Your goal.
Please retype the records below exactly, omitting any images.

Data in this exercise.
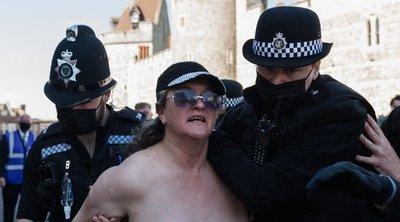 Botrány: Félmeztelen nő rohant végig a Fülöp herceget gyászoló tömegen – 18+ fotók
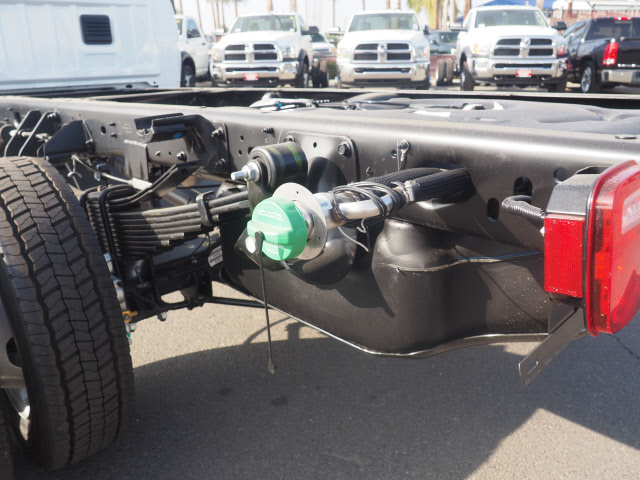 2018 Ram 5500 Regular Cab DRW 4x2,  Cab Chassis #B60006 - photo 24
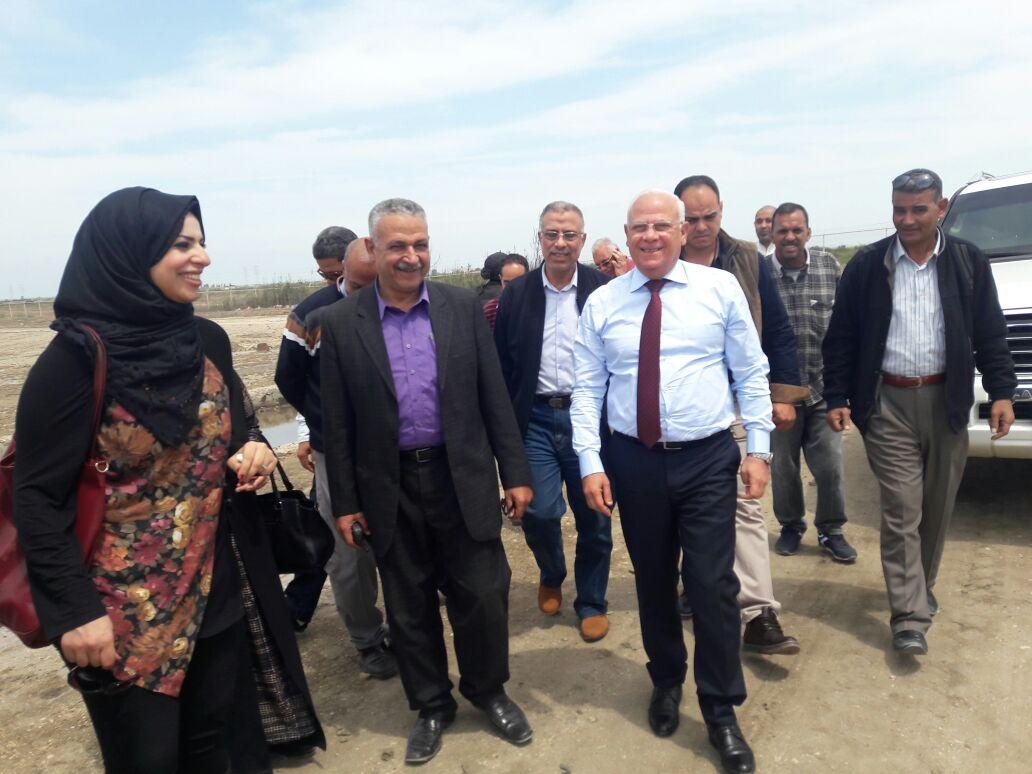 محافظ بورسعيد بالمدفن الصحى (4)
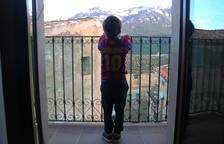 Un niño observante desde el balcón de casa el entorno natural de su municipio, durante el confinamiento.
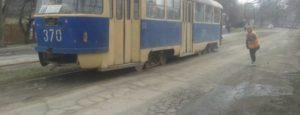 В Запорожье на ходу задымился трамвай с пассажирами - ФОТО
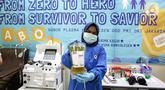 Petugas memperlihatkan plasma konvalesen dari pasien sembuh COVID-19, di Unit Donor Darah (UDD) PMI DKI Jakarta, Rabu (23/6/2021). PMI DKI Jakarta mengajak para penyintas yang sembuh mendonorkan plasma darah konvalesen untuk membantu pasien COVID-19 yang dalam perawatan. (Liputan6.com/Faizal Fanani)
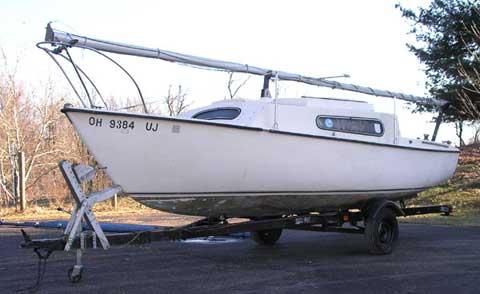 South Coast Seacraft 22, 1977 sailboat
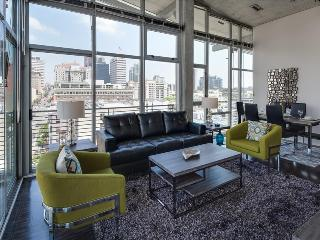 Stay Alfred Modern 2BR Loft in the Gaslamp L62 - San Diego vacation rentals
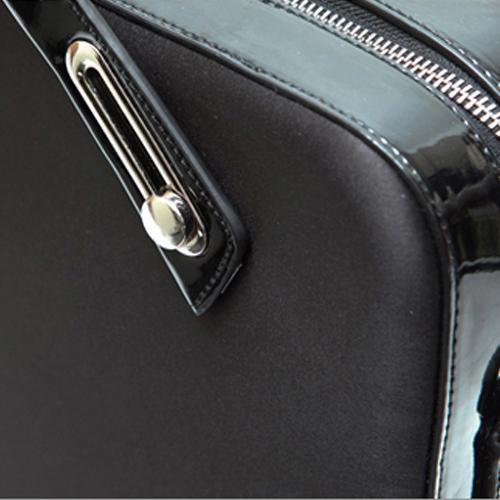 B6307 ミッシェル・サテンブリーフケース M (15.4インチ) - ブラック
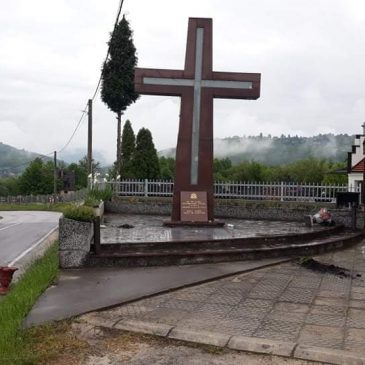 VITEZ: Nepoznati počinitelj/i oskrnavili spomen obilježje u Topali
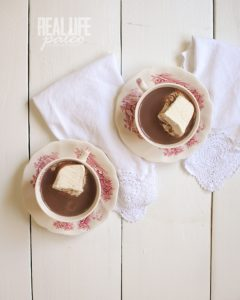 peppermint-hot-chocolate-from-real-life-paleo-by-paleoparents-on-against-all-grain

Answer area.
 Botrány: Félmeztelen nő rohant végig a Fülöp herceget gyászoló tömegen – 18+ fotók
 2018 Ram 5500 Regular Cab DRW 4x2,  Cab Chassis #B60006 - photo 24
 محافظ بورسعيد بالمدفن الصحى (4)
 Un niño observante desde el balcón de casa el entorno natural de su municipio, durante el confinamiento.
 В Запорожье на ходу задымился трамвай с пассажирами - ФОТО
 Petugas memperlihatkan plasma konvalesen dari pasien sembuh COVID-19, di Unit Donor Darah (UDD) PMI DKI Jakarta, Rabu (23/6/2021). PMI DKI Jakarta mengajak para penyintas yang sembuh mendonorkan plasma darah konvalesen untuk membantu pasien COVID-19 yang dalam perawatan. (Liputan6.com/Faizal Fanani)
 South Coast Seacraft 22, 1977 sailboat
 Stay Alfred Modern 2BR Loft in the Gaslamp L62 - San Diego vacation rentals
 B6307 ミッシェル・サテンブリーフケース M (15.4インチ) - ブラック
 VITEZ: Nepoznati počinitelj/i oskrnavili spomen obilježje u Topali
 peppermint-hot-chocolate-from-real-life-paleo-by-paleoparents-on-against-all-grain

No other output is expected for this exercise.